Thirsty? Hungry? Sick? Try an E-book.

If you go to schools in Kenya or Tanzania, most schools, anyhow, you will see very sparsely furnished classrooms. Simple desks, often no electricity and nothing that requires electricity, some textbooks and copy books, not too many, children, of course, and sometimes even some teachers. So, if you were to write home about the experience, you may express surprise at the lack of teachers and books.

But if you're the prime minister of Tanzania, Mizengo Pinda, you may report that what the children really need is e-books. He advocates the use of e-books, not because children presently lack books, but to cut down on the use of paper and save the environment. In a country where many people lack safe water supplies, electricity and adequate food and nutrition, the leader of the government recommends e-books. And this perceptive man wants work on this to start immediately.

Schools urgently need teachers and teaching materials. Children need to be enabled to go to school as many can't, for various reasons. In Kenya, where there is 'free' primary education, so many things have to be paid for, meetings, desks, uniforms, exams, books; primary schooling is anything but free. Children and their families do, indeed, need electricity and access to technology, but without more basic things, like food and water, they will never be able to do anything with the technology.

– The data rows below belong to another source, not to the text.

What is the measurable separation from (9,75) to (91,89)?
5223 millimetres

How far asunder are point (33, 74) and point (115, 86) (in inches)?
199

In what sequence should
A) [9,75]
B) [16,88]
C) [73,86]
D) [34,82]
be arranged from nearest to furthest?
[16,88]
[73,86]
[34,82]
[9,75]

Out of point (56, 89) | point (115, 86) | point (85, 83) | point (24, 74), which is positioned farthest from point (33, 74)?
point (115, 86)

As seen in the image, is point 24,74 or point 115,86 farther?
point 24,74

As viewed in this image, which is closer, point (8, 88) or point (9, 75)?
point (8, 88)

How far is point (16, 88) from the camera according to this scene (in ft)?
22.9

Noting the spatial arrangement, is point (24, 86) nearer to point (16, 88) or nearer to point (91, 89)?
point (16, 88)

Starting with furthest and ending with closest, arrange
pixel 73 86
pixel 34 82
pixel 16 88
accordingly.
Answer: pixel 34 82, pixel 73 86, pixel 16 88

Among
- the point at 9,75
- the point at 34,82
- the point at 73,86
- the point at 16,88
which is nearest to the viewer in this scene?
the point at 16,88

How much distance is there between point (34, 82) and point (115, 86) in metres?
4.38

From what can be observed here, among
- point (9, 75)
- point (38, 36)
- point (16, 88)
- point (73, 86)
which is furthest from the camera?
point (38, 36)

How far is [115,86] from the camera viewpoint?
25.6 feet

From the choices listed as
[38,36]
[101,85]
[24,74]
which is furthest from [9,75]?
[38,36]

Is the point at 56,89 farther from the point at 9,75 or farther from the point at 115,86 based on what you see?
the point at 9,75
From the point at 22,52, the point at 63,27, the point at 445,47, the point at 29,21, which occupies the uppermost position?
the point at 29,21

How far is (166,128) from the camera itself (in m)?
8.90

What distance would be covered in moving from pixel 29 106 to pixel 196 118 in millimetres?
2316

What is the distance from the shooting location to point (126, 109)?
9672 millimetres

And if Pinda is concerned about the destruction of the environment, he could also revoke logging licenses and control the huge mining operations that contaminate vast tracts of land. He could stop the foreign 'investors' from buying up most of the country's arable land to grow crops for biofuels and for food that's destined for foreign countries, while Tanzanians starve.

Of course, there are lots of people trying to persuade developing countries to buy into Information and Communication Technologies (ICT), it's in their interest to sell overpriced goods to people, regardless of whether they need them or not. But Pinda needs to address more urgent issues, such as water and food security, before investing in high(ly inappropriate) technology. Sphere: Related Content


  1. So spot on. I am a techno enthusiast, as you know, but you gotta have your priorities right: water, food, security come way ahead of netbooks.

  2. Hi George
    Thanks for the comment. Hope you and the family are well.

    Yes, I'm a techno enthusiast too but even some seemingly 'appropriate' technologies here are just not appropriate. For example, some British firm kindly sold extremely expensive wind generators to the Tanzanian government. It's true the country needs non fossil fuels and they have plenty of wind but foreign made generators are going to make the electricity uneconomical. Plus, the generators are made of components and using technology that is completely lacking here in East Africa. I can see the things rotting long before their use by date. But journalists loved it!